To speak of baptismal sprinkling would constitute a contradiction of terms. The verbs represent entirely different actions.
Second, there is not a solitary passage in the New Testament that lends any support to the idea that the act called baptism by the New Testament writers was administered by the sprinkling or pouring of water upon a persons head.
Albert Barnes, the Presbyterian scholar, attempted to defend sprinkling as a mode of baptism. Regarding Matthew 3:16, he wrote:
It literally means, he [Jesus] went up directly FROM the water. The original does not imply that they had descended into the river, and it cannot be proved, therefore, from this passage, that his baptism was by immersion (Commentary on Matthew, p. 30; emp. in original).
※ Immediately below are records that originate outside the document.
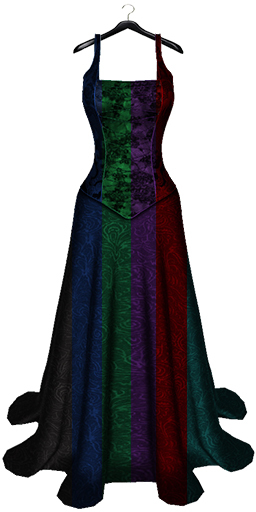 Poet's Heart - Sophie Gown - Banshee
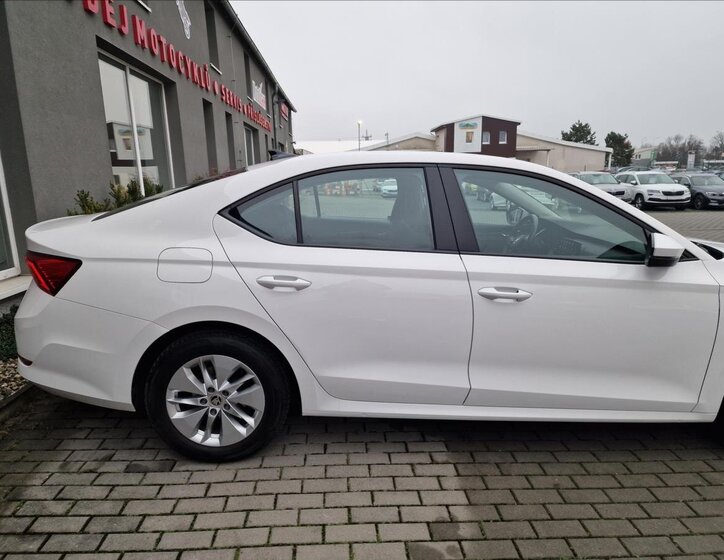 Škoda Octavia Sedan 2,0 l 85 kw
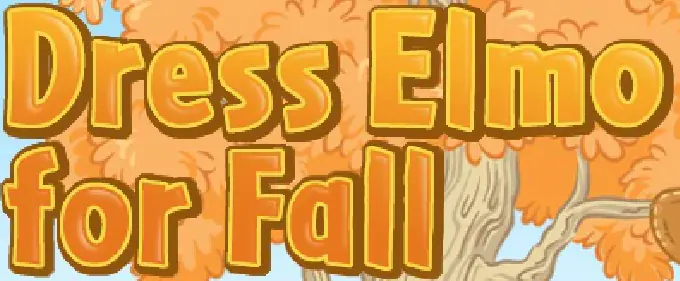 Dress Elmo for Fall logo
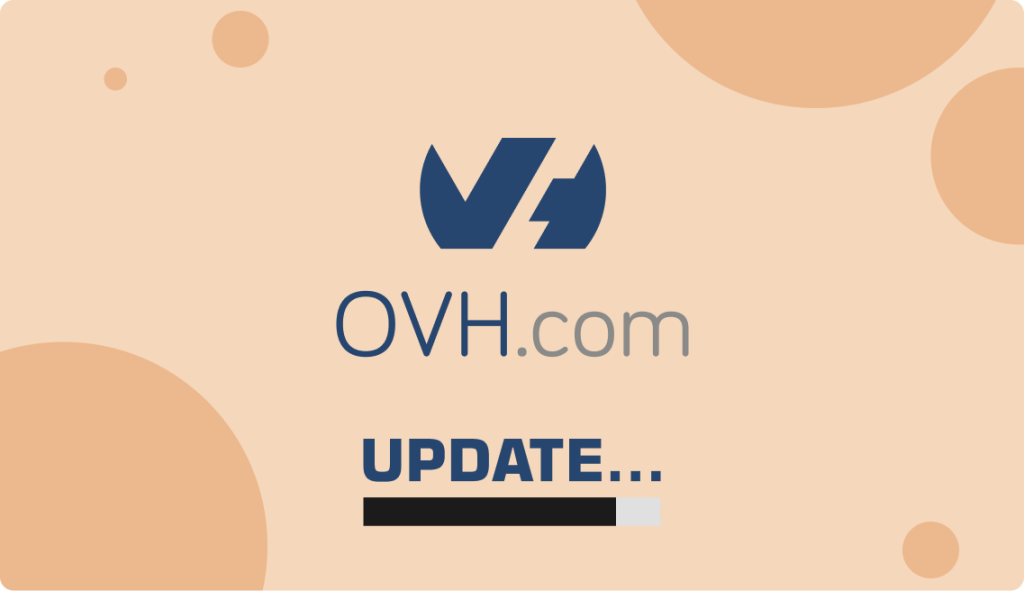 ovh test hébergeur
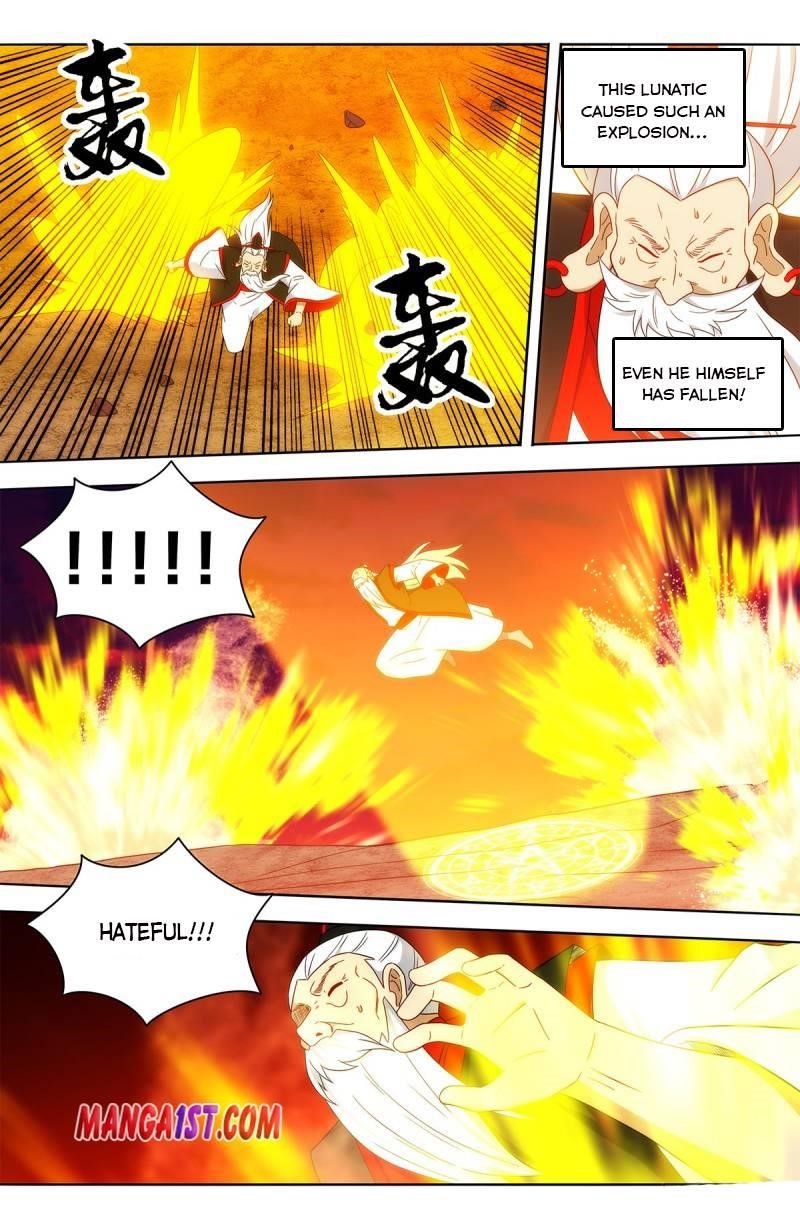 Strongest Anti M.E.T.A Chapter 405 - Page 3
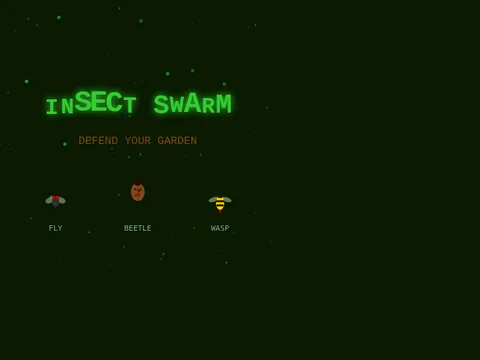 Insect Swarm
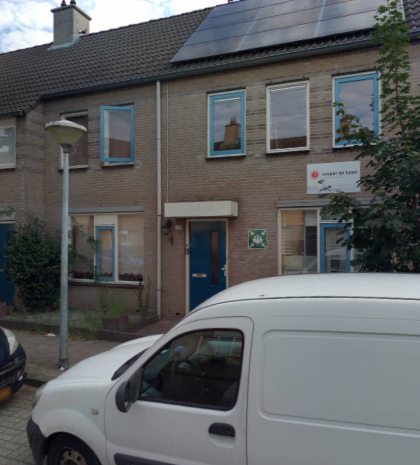 Buijs Ballotstraat 27, 5621 EG Eindhoven, Nederland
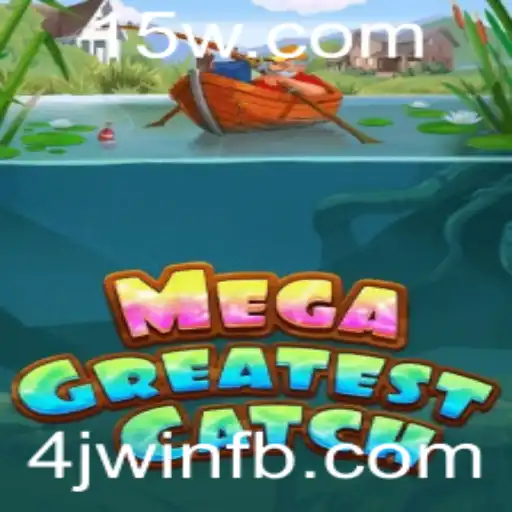 MegaGreatestCatch: A Emoção dos Jogos de Pesca com 4jwin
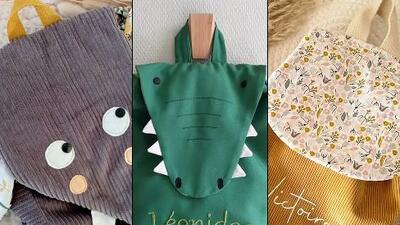 کوله پشتی پارچه‌ ای فانتزی؛ ترکیب زیبایی، کاربرد و راحتی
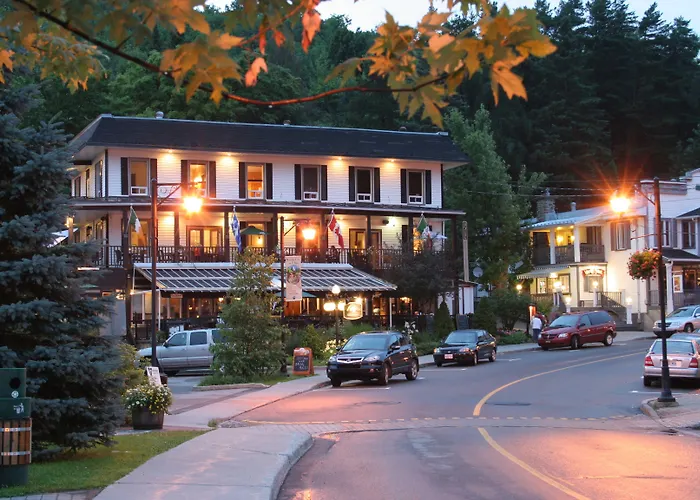 Hotel Le Mercier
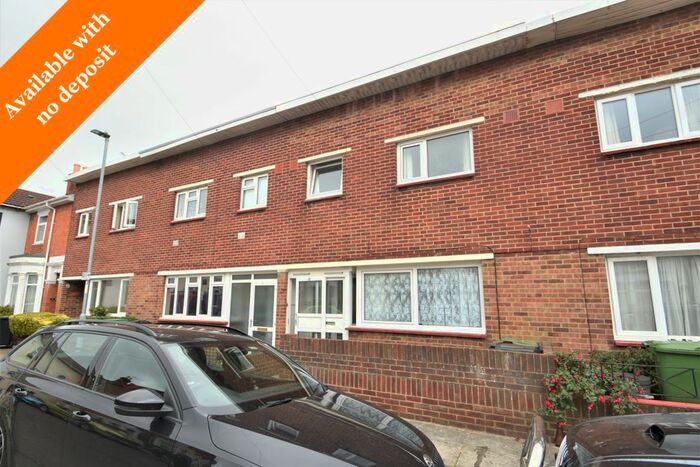 4 Bedroom Terraced House To Rent In Ventnor Road, Southsea, PO4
The argument is based upon the fact that the term from (ASV) is the Greek term apo, which generally means away from, and not out of (KJV), which normally is expressed by the word ek. But there are several things wrong with this argument.
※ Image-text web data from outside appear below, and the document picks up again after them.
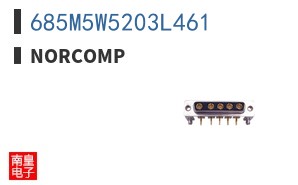 685M5W5203L461|NorComp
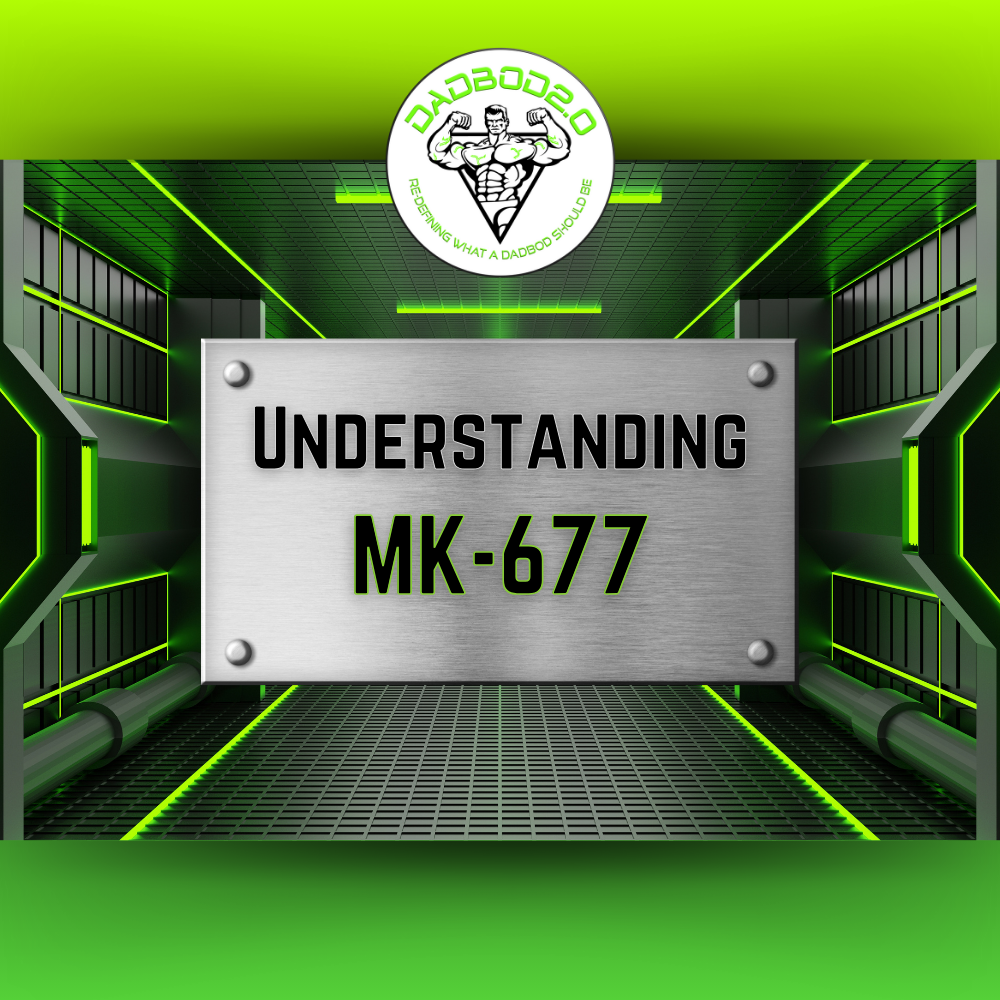 Unlock the Power of MK-677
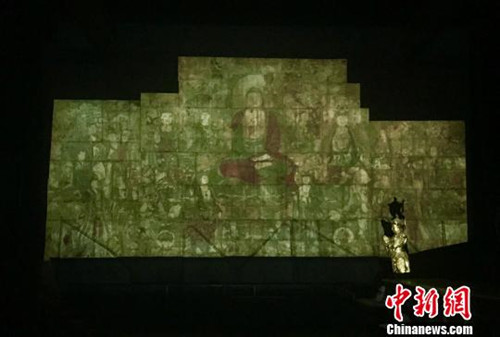 流失海外的元代晋南寺观壁画以这样的方式“回归”.jpg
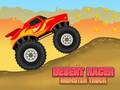 Spil Desert Racer Monster Truck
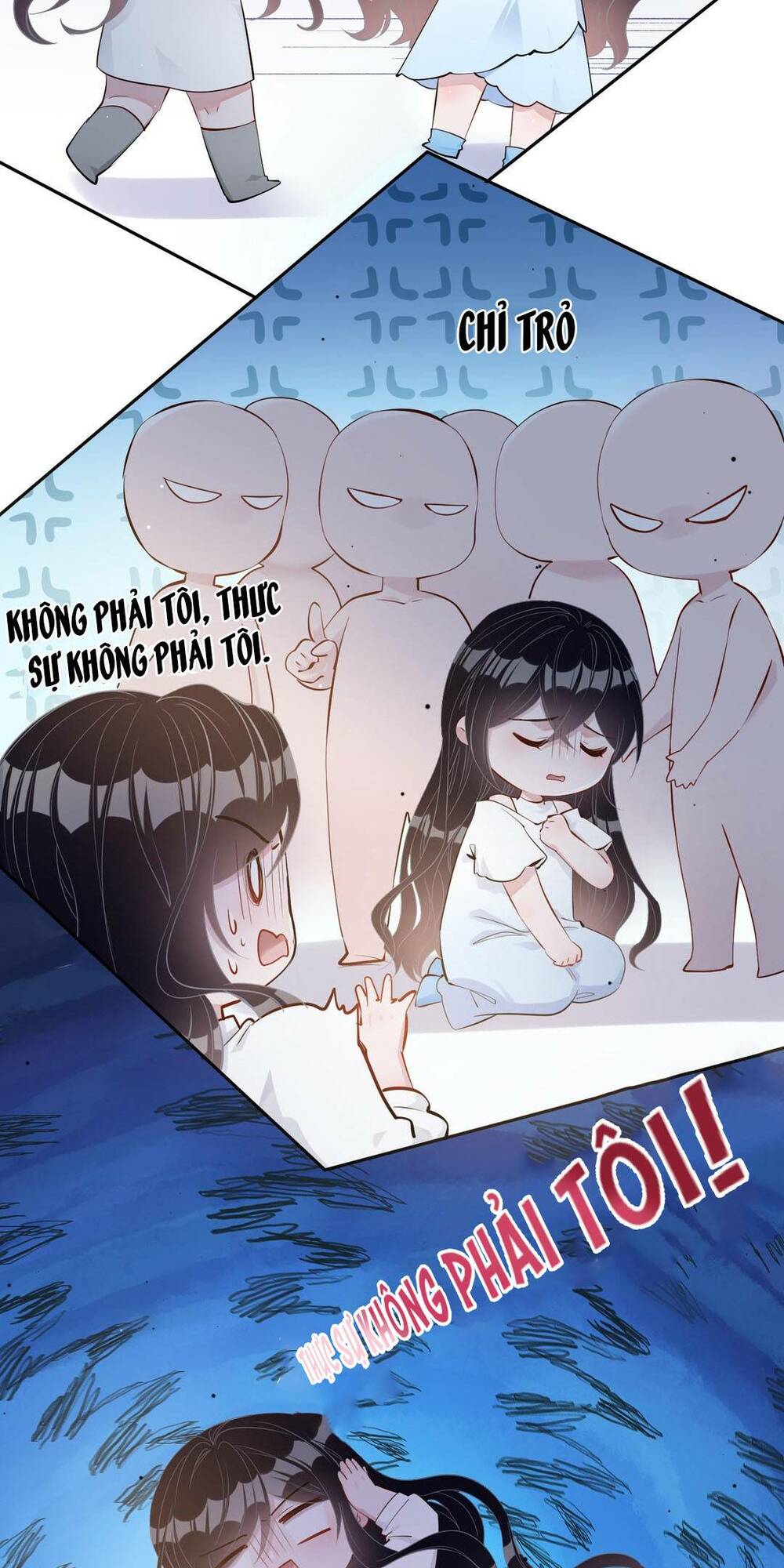 thế thân tự mình tu dưỡng chapter 43 6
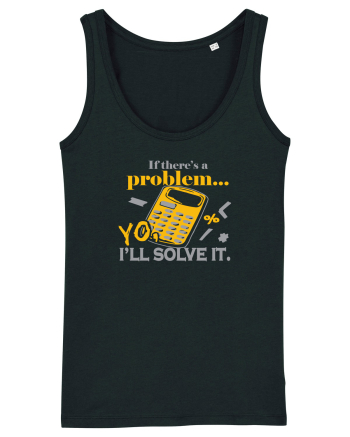 CALCULATOR Black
Apo can be used in the sense of out of, as in the case of Luke 24:47, where the gospel was to go forth from, i.e., out of, Jerusalem. In fact, occasionally apo and ek are used interchangeably....
...Mark also wrote that Jesus was baptized of John in the Jordan (1:9). Actually, the preposition, rendered in in our common versions (yet see ASVfn), is eis, which means into. S.T. Bloomfield (1790-1869), of the Church of England (a church that practices sprinkling as a substitute for immersion) was honest enough to admit that the expression eis ton Iordanen meant that Jesus was baptized by being plunged into the water (The Greek Testament With English Notes, Vol. I, p. 158).
Finally, the theological connection between baptism, and the burial and resurrection of Christ (Romans 6:3-4; Colossians 2:12), negates the notion that the rite may be performed by sprinkling or pouring. The prospective Christian is buried in the water of baptism with Christ. Just as Jesus was raised out of the tomb, so we also are raised from the liquid grave of baptism.
This analogy, among other matters, led John Henry Blunt (1823-1884), another Anglican scholar, to acknowledge (against his own church) that the primitive mode of baptizing was by immersion (Dictionary of Doctrinal and Historical Theology, p. 75).